In the records below, the part to copy starts at the line containing "Tortoiseshell Tea Caddy" and goes to the last line; output it exactly, without pictures.
---------------
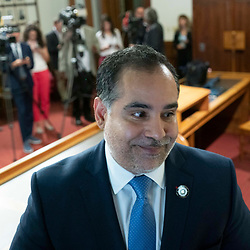 State Rep. Eddie Morales, Jr., D-Eagle Pass, speaks to the media about his reasons for staying in Austin as the House attempts to get a quorum of members the day after most Democratic members left the state in protest of restrictive voting rights bills under consideration in the 87th Legislature. Less than the required 2/3 members showed up so the chamber cannot legally conduct business.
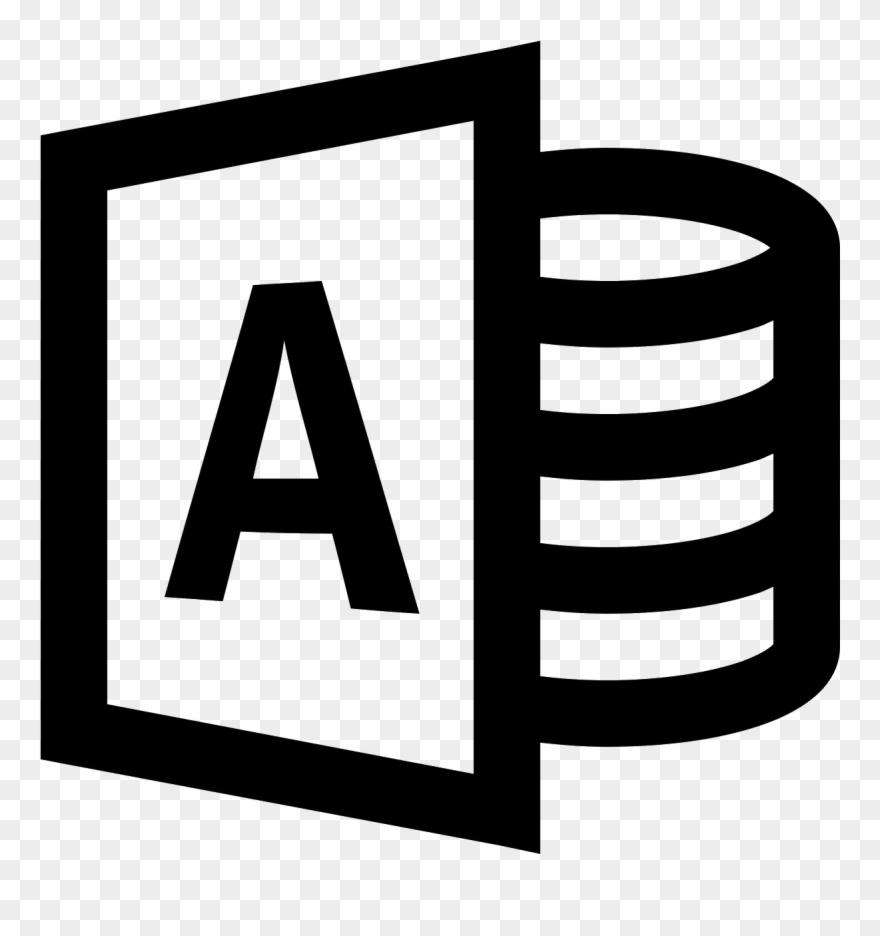 Microsoft Access Icon.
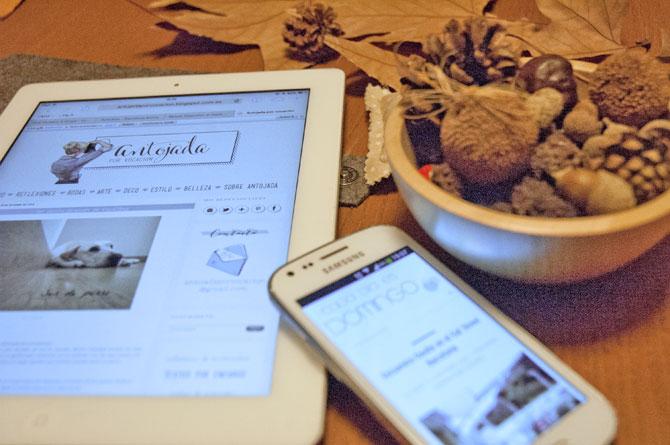 Arriba la tardor i mentre, descobreixo altres blogs ©Imma Mestre Cunillera
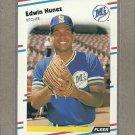 1988 Fleer Baseball Edwin Nunez Mariners #383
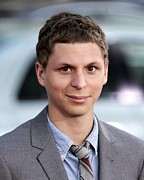 Michael Photo Framed Prints - Michael Cera At Arrivals For Scott Framed Print by Everett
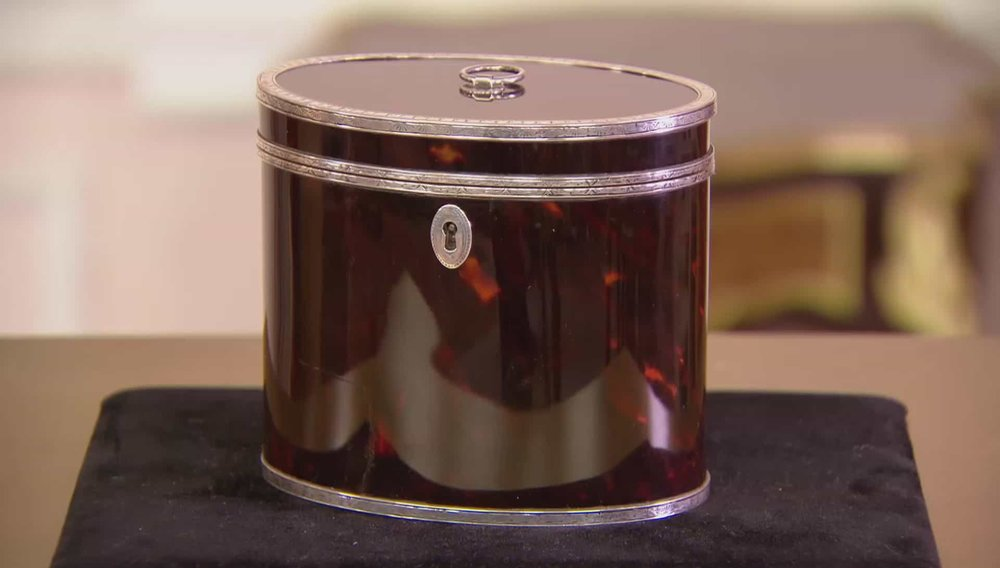 Tortoiseshell Tea Caddy Price:£17,850 VISIT HAMPTON ANTIQUES WEBSITE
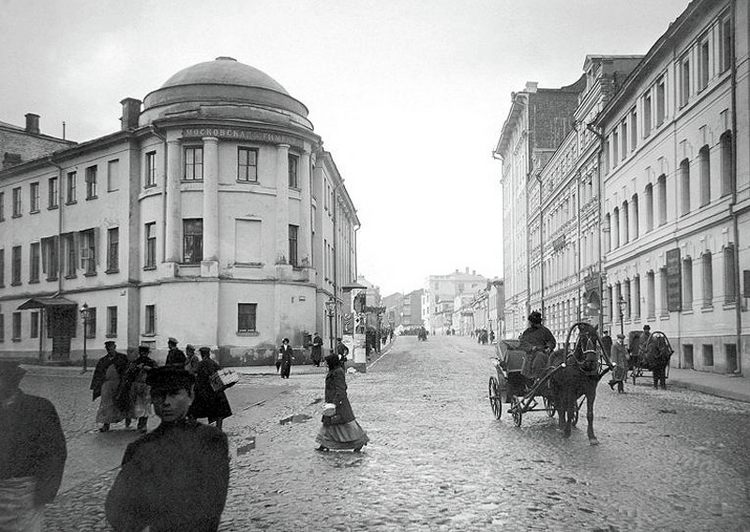Поварская улица, Москва (архитектура, история)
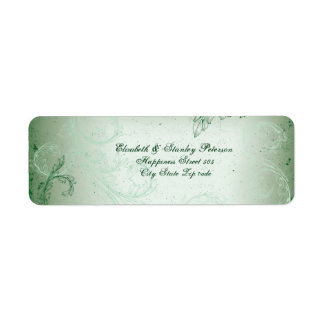 Vintage green scroll leaf wedding label return address label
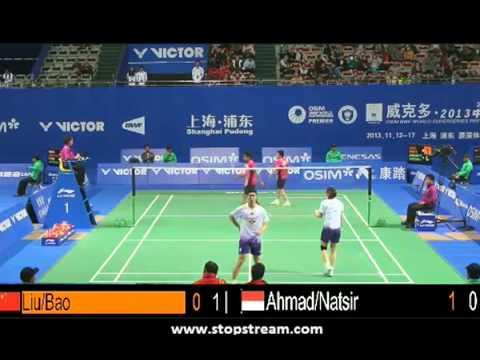 R32 - XD - T.Ahmad / L.Natsir vs Liu C. / Bao Y.X. - 2013 China Open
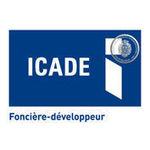 ICADE PROMOTION LOGEMENTS - CENTRE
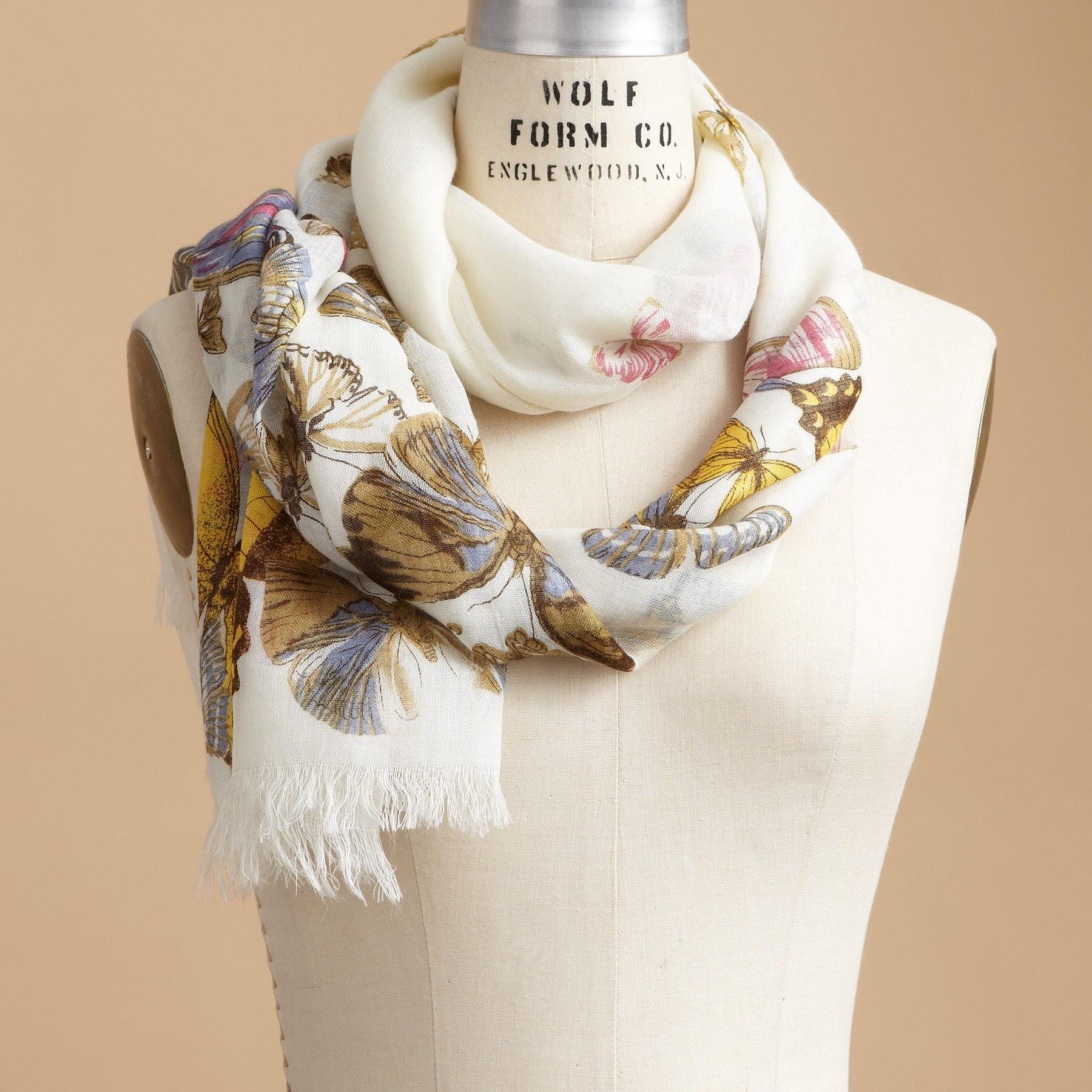 BUTTERFLY SCARF: View 1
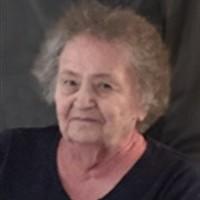 Maxine Mary Schwery  January 21 1934  January 30 2019
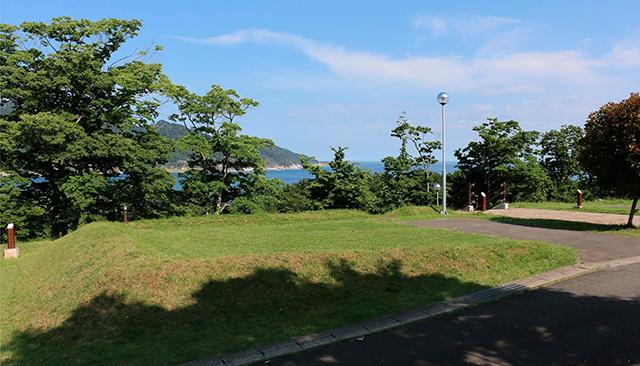 おしか家族旅行村オートキャンプ場 image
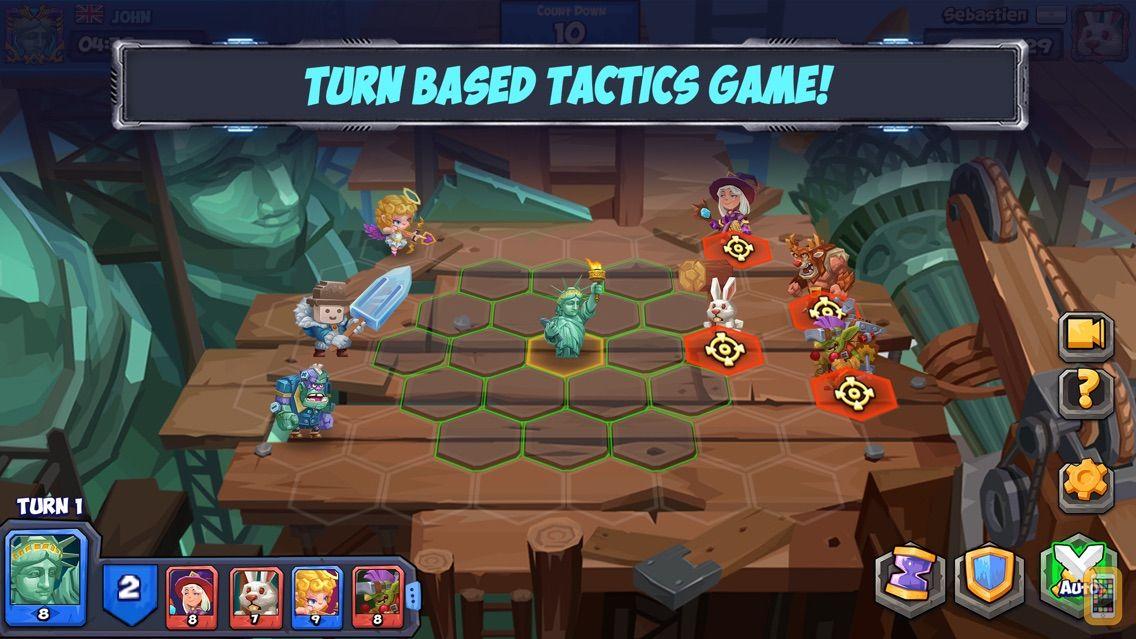 Screenshot - Tactical Monsters Rumble Arena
---------------
TASK SOLUTION
 Tortoiseshell Tea Caddy Price:£17,850 VISIT HAMPTON ANTIQUES WEBSITE
Поварская улица, Москва (архитектура, история)
 Vintage green scroll leaf wedding label return address label
 R32 - XD - T.Ahmad / L.Natsir vs Liu C. / Bao Y.X. - 2013 China Open
 ICADE PROMOTION LOGEMENTS - CENTRE
 BUTTERFLY SCARF: View 1
 Maxine Mary Schwery  January 21 1934  January 30 2019
 おしか家族旅行村オートキャンプ場 image
 Screenshot - Tactical Monsters Rumble Arena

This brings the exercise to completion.